I realize that I know very little about the inner workings of PA, but... If you create a system with the system designer and generate the terrain and gameplay, you'll notice that the system is identical during an actual match. Why then, in these cases, is it necessary to build the planets again during the match setup? Thank you!
Because you don't want to store gigabytes of data for a single map. Imagine you join a game with a map that you don't have. Yes it would use less cpu to send you the fully build build planet directly. But that can be gigabytes of data. Your internet won't be happy about that.
Thank you for your response cola_colin. I understand your point of view, but I am talking about the very specific case where you build a system on your own computer, than use that system on your own computer. If it is a multiplayer game over the internet, the other internet players should need to build the system. However, as I have already built the system locally, why should I need to build it again?
Because you probably don't want to store gigabyte sized map files. If you are fine with that then yeah I guess you could improve load times for totally local games. But those few seconds only for those local games are not really worth it and most people dont want to store gigabytes of maps. Not to mention the premade maps. They can't be included as prebacked gigabyte sized files, or else the game would be a pretty damn big download.
Thank you for your responses. Hmm, cola_colin, the thing is you exclude totally local games like they are not important. You say "those few seconds" but the truth for me is that it is at least a few minutes. The length of time will be even longer when I try to make larger systems. I am not talking about premade maps; I am talking about custom made maps that I created seconds before in the system designer which then get remade again during the match setup. I believe other players want to play totally local games against the AI; just for the ability to test the system. Excluding them is a mistake. Let us say that you start PA, create a custom system using the "system designer" for the purpose of playing a multiplayer game online. Then you exit the "system designer" and setup a multiplayer game.
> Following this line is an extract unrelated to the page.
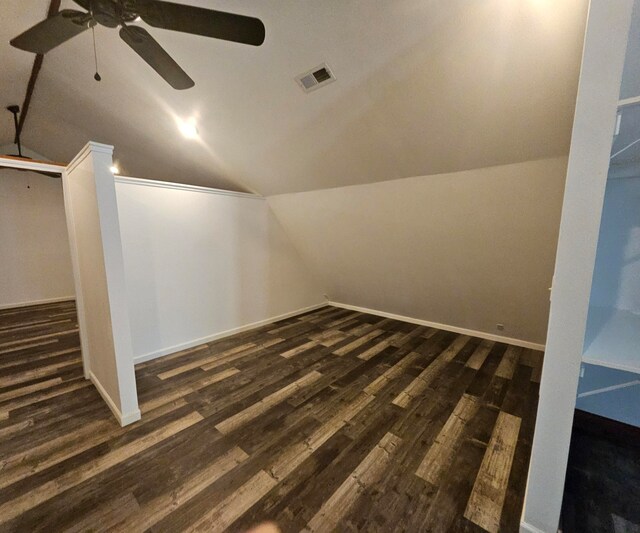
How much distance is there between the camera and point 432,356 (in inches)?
117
The internet player should have to "build planets," but why (when the system was just locally created) should the local player also need to "build planets" a second time? This question clearly does not involve disk space or RAM amounts since the system was created locally seconds ago! While I could be mistaken about that, I would invite people to comment with specific details about it. On another note, I have plenty of hard drive space (>8TB) and RAM (16GB); so, for me, I would prefer storing map information if it means seconds versus minutes (and, more importantly, reliance on servers).
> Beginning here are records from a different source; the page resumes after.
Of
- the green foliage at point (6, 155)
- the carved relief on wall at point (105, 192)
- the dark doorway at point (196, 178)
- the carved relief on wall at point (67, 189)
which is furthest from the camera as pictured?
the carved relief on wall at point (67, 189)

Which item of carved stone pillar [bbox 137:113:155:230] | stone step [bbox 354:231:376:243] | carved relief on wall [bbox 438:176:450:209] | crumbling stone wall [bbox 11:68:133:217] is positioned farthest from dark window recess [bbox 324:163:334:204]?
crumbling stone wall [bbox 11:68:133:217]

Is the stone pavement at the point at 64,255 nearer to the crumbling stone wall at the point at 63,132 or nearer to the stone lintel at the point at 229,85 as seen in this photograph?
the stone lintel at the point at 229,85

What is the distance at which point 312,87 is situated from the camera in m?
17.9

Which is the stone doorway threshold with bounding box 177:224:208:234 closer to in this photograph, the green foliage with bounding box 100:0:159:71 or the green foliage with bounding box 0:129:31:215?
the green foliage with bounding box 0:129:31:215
Nobody is excluded it is just a common thing that games do not keep all raw data in memory all the time and also don't store maps by storing all related data on the disc. Loading times exist because of that. It just makes a lot of sense for technical reasons as well. For example the bigger and more complex the data you store, the less easy it is to patch in the future. A few month ago the whole datastructure for pathfinding was changed. If they had maps that store all data that is generated on the start then all those map files would have turned into dead weight in that second because the new pathfinding system would have not understood the old data at all. (actually I am sure a lot more often, as even much smaller changes would break it all) Really that kind of improvement won't do much good. In the end loading the map file probably won't even be that much faster, because loading a gigabyte sized file isn't guaranteed to be faster as well. Adding this kind of thing would just be a lot of work for Uber and would have very low return on the work while introducing a lot of issues. You are basically asking for some developer to spent hours and hours of work to help a very specific edge case that most people won't use at all and some other people will see the gigabyte sized map files and go "wtf how bad is this". Then uber will patch pathfinding and suddenly all your maps are dead files.
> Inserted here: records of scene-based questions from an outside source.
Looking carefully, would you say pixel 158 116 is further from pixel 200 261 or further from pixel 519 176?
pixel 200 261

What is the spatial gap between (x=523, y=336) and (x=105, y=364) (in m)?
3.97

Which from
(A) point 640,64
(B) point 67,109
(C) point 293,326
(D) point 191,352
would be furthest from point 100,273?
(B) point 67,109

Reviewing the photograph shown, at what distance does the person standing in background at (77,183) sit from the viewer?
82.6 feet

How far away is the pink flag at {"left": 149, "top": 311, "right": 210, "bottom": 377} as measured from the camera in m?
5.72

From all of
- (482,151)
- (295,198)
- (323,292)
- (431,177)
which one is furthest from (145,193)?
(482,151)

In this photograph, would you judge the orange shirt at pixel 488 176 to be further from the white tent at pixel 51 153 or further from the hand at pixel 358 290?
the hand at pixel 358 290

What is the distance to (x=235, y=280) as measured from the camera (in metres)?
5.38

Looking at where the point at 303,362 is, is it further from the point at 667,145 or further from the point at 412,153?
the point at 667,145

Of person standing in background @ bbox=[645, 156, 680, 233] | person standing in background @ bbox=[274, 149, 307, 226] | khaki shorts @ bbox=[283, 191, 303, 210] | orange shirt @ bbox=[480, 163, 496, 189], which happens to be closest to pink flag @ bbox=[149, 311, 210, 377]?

Perhaps the system editor could have a "start local match" button which would keep the built system in memory and start a match. Could be useful for local only players and map makers alike. For mapmakers the victory/annihilation screens could have a "return to system editor" button, and for local players a "rehost with same system" button.
Another point is, that we don't know if the system builder is using the full data structures that are needed for the game engine. I could imagine that the system editor does not generate the navigation data, or the AI information that would be needed in the game.
I think when you generate the planet "fully" it does generate the nav data. That is one of the differences between the "terrain" and the "gameplay" preview.
Are you sure it uses gigabytes of data? I'd much rather have faster load times personally. I have lots of ram and hdd space.
well look at how your ram usage increase during the loading of the game. You are basically asking them to store those exact bytes into a file and load that file instead.
The developers aren't going to waste their time to bring marginal improvements to people who have SSDs and only play offline.
Probably not too difficult, but it would only be a real improvement for a very small percentage of the playerbase.
Ok, thank you everybody! Truly there are larger issues than this! Hopefully I did not offend anybody.